▶ **Task instructions**:
Find all the lines in the material below with the word "site", and copy them.

▶ **Data records**:
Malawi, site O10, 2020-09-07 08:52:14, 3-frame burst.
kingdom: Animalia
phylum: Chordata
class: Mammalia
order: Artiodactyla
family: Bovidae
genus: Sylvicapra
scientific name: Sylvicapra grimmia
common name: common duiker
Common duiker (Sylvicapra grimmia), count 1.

...

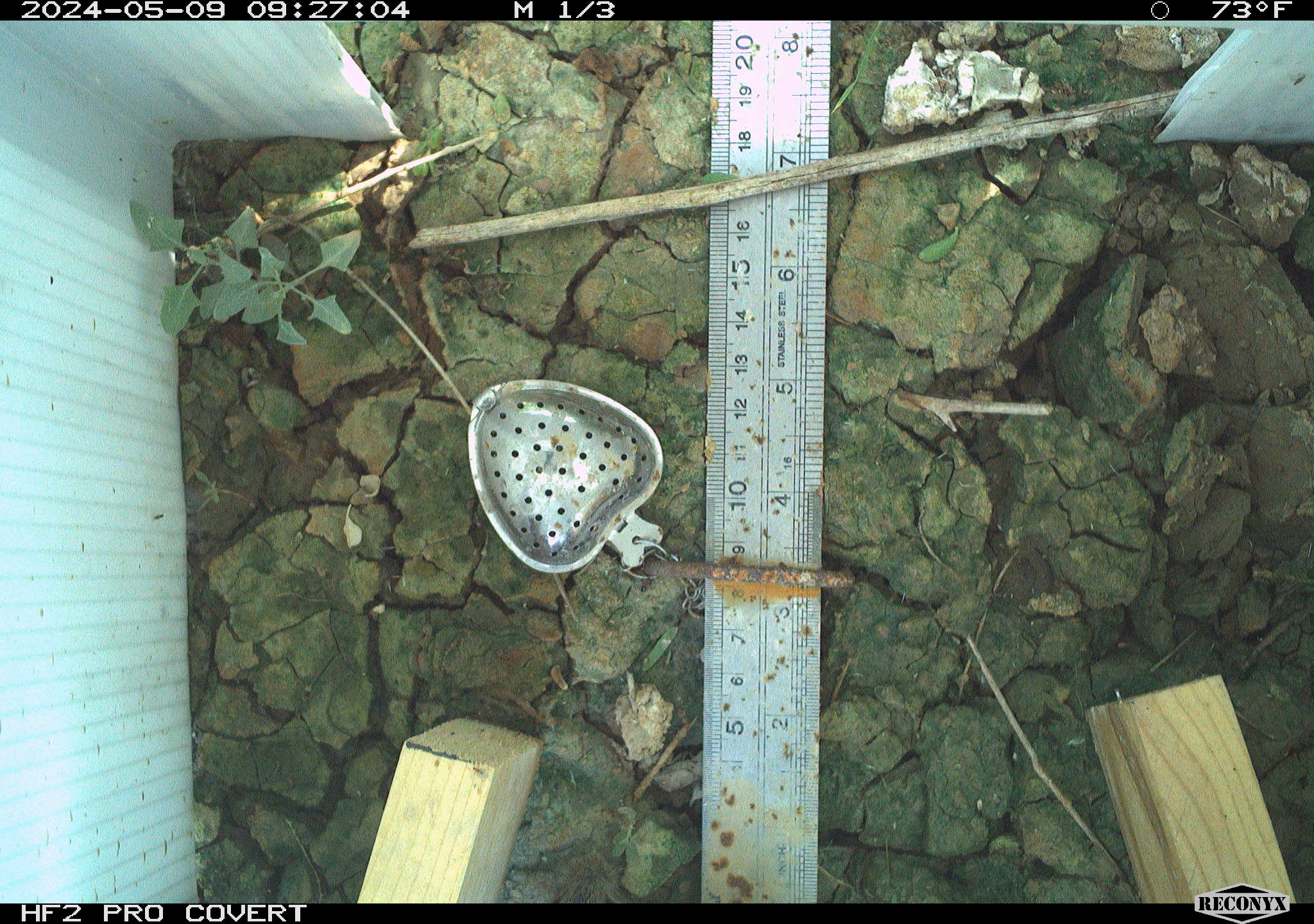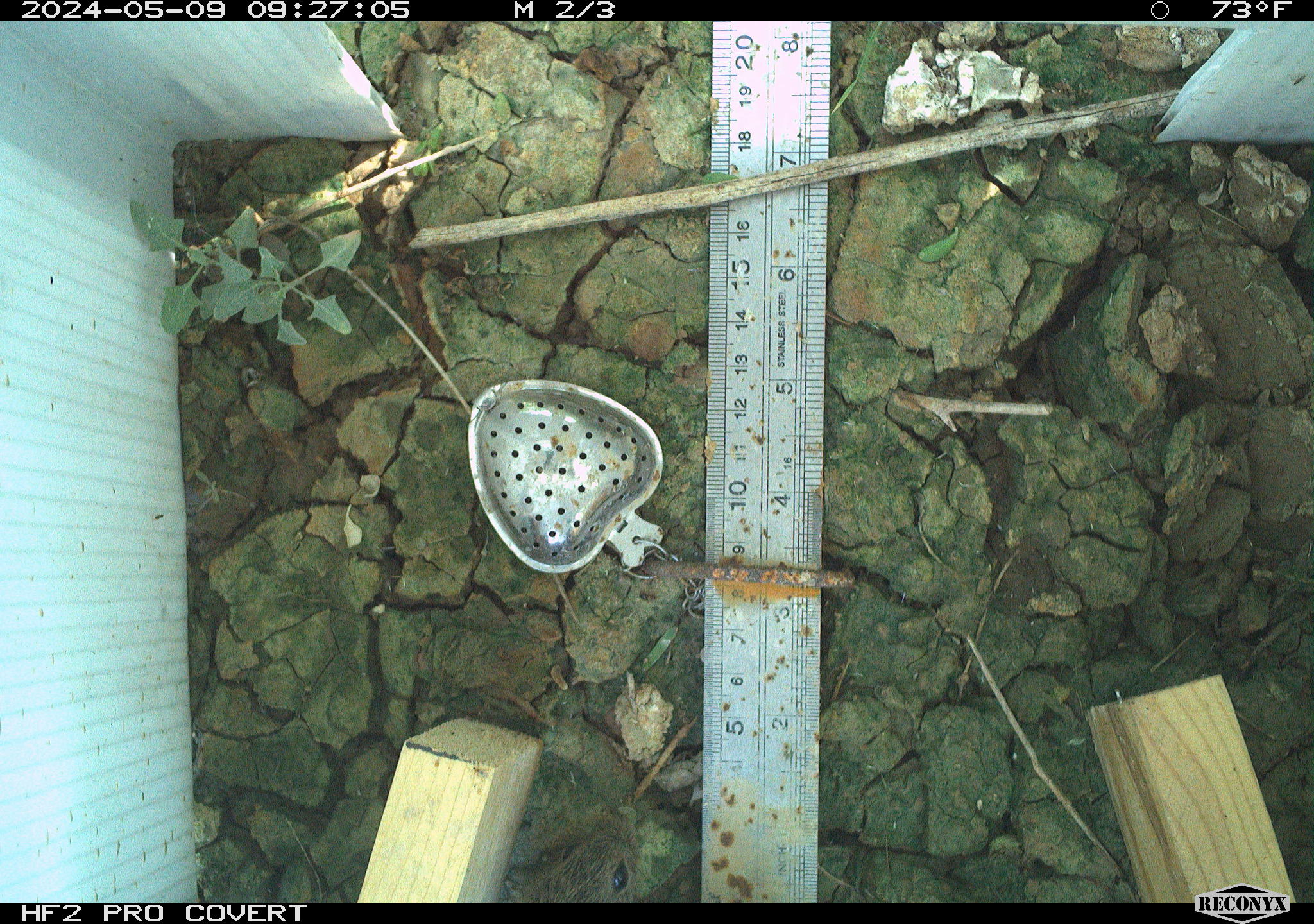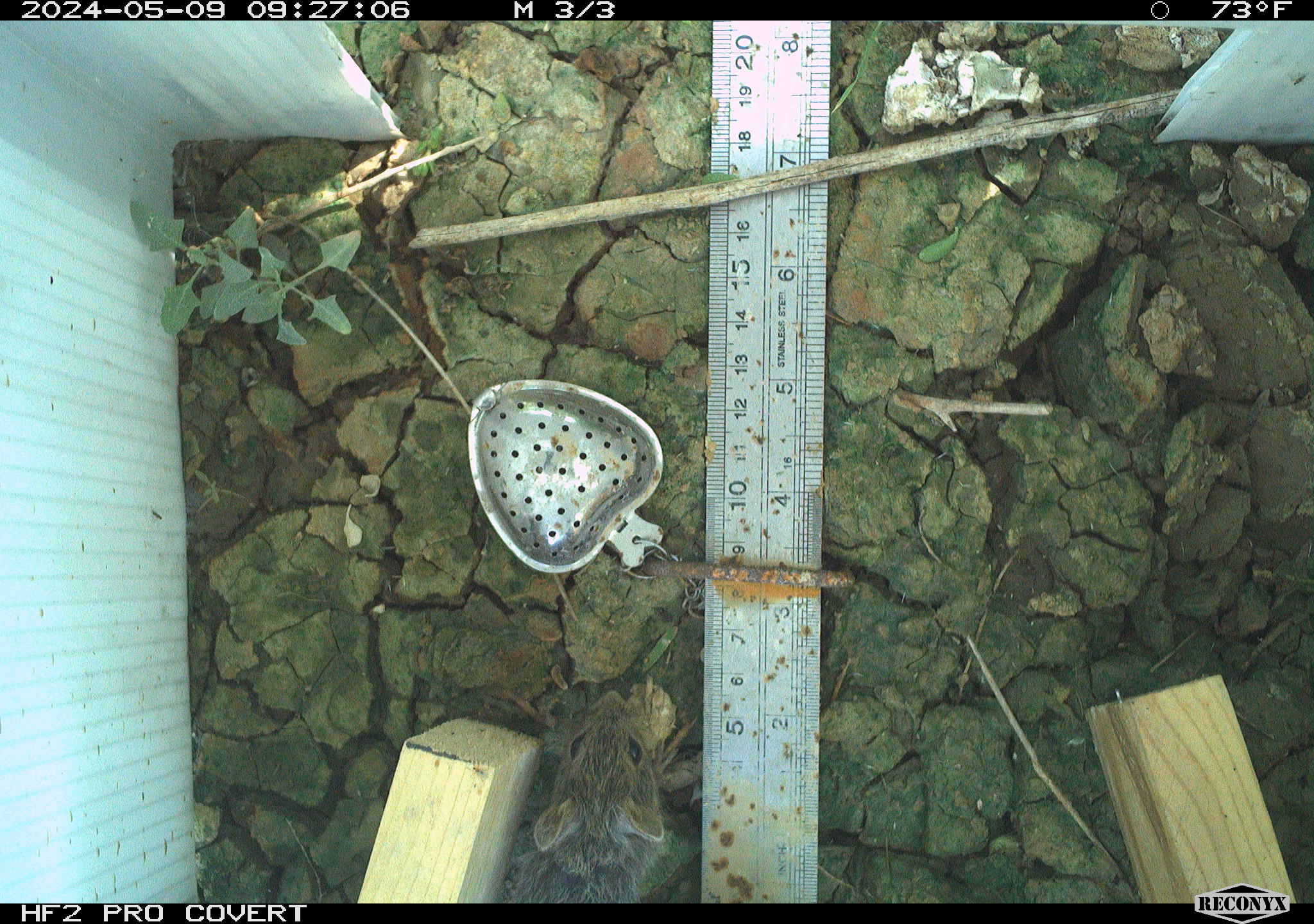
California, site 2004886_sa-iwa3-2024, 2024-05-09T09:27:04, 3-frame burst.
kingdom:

▶ **Written solution**:
Malawi, site O10, 2020-09-07 08:52:14, 3-frame burst.
California, site 2004886_sa-iwa3-2024, 2024-05-09T09:27:04, 3-frame burst.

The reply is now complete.